Whether you are the mother of the bride or a mother figure to the bride, there are certain unspoken rules that you must know. Being an important part of a young woman’s whole life or even for a small portion comes with its duties such as protecting and caring for her no matter what.
Light up sneakers turn into 5-inch stilettos
Picking her up from daycare and play dates turn into the ritual phone call after a long day of work.
The little girl who needed you for everything is now helping you with your makeup and teaching you the ins-and-outs of social media.
Her wedding day is the sign of when she is becoming a woman and maybe one day… a soon to be ‘mommy’ for a lucky baby boy or girl. Before you start crying about the thought of letting your baby girl grow up to become a wife there are some rules and tips that most first mother of the brides doesn’t think of.
Be her shopping buddy!
Every girl dreams of the moment where she and her mom will cry over the perfect wedding dress.
It is completely up to you if you want to contribute to buying the dress or letting your daughter buy it but it is important to be there when she says yes to the dress!
Live too far where you can’t be there in person? No problem plan a way to facetime or skype in to experience the day with your daughter or even schedule a day where you two can meet and go shopping!
But remember that your daughter has her own style. At the end of the day, she has to wear the dress and have to look back at her pictures of the most important day of her life. She wants your support in choosing her dream dress.
Be the voice of reason!
Yes, your daughter and her bridesmaids are all adults but sometimes we need mama’s help in being the voice of reason making this one of the more important mother of the bride duties! Arguments are sure to happen and that is completely okay if worst comes to worst ask your daughter if she wants you to help ease any tensions.
Help with the guest list
Another mother of the bride duty is helping with making a guest list which can be extremely hard on couples. Whether the bride and her fiance have an enormous family or even a lot of friends and coworkers you can not invite them all. That is where you come in, if your daughter asks for your opinion on the list, give it to her. Remember… mothers may not know best but your children will always appreciate it when you help them out!
Registry List Help
Let’s be honest we don’t really know what we should put on a wedding registry. Kitchen supplies, dinnerware, and little things for our home but what really are the important items? Mom’s will know better than anyone else so before you scan that cool blender make sure it is something you actually need. Give your daughter a list of items as a guide to help her and her fiance though the dreaded registry shopping trips.
Have a family welcoming party!
During the wedding planning process, you are going to be meeting a lot of new people that will be apart of your daughter’s life.
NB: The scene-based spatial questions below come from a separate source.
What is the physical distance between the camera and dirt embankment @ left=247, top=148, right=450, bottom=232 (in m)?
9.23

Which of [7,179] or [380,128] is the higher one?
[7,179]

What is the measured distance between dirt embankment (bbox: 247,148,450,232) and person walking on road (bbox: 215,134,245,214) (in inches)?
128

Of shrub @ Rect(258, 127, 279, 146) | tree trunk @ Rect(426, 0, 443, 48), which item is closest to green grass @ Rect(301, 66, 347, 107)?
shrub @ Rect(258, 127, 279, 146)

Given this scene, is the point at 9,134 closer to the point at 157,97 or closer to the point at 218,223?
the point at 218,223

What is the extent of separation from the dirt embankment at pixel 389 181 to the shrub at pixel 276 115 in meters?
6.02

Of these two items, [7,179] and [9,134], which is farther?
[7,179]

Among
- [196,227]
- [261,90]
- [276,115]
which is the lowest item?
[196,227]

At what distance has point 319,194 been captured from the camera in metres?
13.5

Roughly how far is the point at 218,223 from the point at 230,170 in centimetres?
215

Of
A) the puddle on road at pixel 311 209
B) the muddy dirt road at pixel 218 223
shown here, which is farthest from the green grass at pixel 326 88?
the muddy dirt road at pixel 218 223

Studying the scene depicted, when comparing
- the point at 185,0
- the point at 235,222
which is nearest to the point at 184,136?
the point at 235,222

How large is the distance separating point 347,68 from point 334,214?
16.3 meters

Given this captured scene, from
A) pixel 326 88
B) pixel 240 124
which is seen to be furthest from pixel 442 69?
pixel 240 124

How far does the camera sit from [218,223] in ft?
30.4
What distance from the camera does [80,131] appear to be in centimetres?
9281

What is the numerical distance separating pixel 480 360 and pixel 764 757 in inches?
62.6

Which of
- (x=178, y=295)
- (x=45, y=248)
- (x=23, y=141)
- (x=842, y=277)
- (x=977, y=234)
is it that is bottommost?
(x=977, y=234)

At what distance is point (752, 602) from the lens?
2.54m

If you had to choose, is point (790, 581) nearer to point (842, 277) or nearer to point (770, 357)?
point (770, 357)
It is important to get to know them and welcome them with open arms. Planning a brunch or a family dinner is a great way to meet everyone before the wedding.
Dressing the Bride
One of the most important items on the mother of the bride to do list is helping your daughter into her dress and placing the veil on her is a sweet and sentimental moment that every girl dreams about. It is a great photo opportunity to keep and cherish. One day if your daughter has a girl of her own she can do the same and show her the pictures of you doing it to her!
Love your daughter
The process of wedding planning is extremely stressful. No one truly loves planning wedding but if the bride has a support system it surely can be a much better journey down the aisle for her.
THINGS TO REMEMBER
We get it you imagine this beautiful wedding for your daughter but now you have a plus one added to the wedding planning equation. Listen to the groom. Your daughter loves him and he loves her and they want what is best for them. Sit back and just enjoy the ride of your child falling in love with their special someone.
Respect your daughter’s wishes. You will not agree with everything she may want such as the wedding dress, but you raised her to be a strong and independent woman with opinions. Let her have them.
Enjoy the ride. Weddings nowadays are not the same as the time you said: “I do”. There are more parties, lots of hashtags, plenty of magazines, and huge budgets. From the time that she says “yes” to the time she says “I do” it will be an exciting roller coaster. Before you know it you will be sitting down reliving these precious memories by looking at a photo album. Take every day as a new one and enjoy it.
It is okay to ask your daughter for help, but don’t ask right away. Let the excitement of being engaged settle in and then let her know if she needs help with anything that you are there for her. If your daughter does come to you for help finish the task as soon as possible! There is nothing worse than asking for something and then not getting it done 2 months after.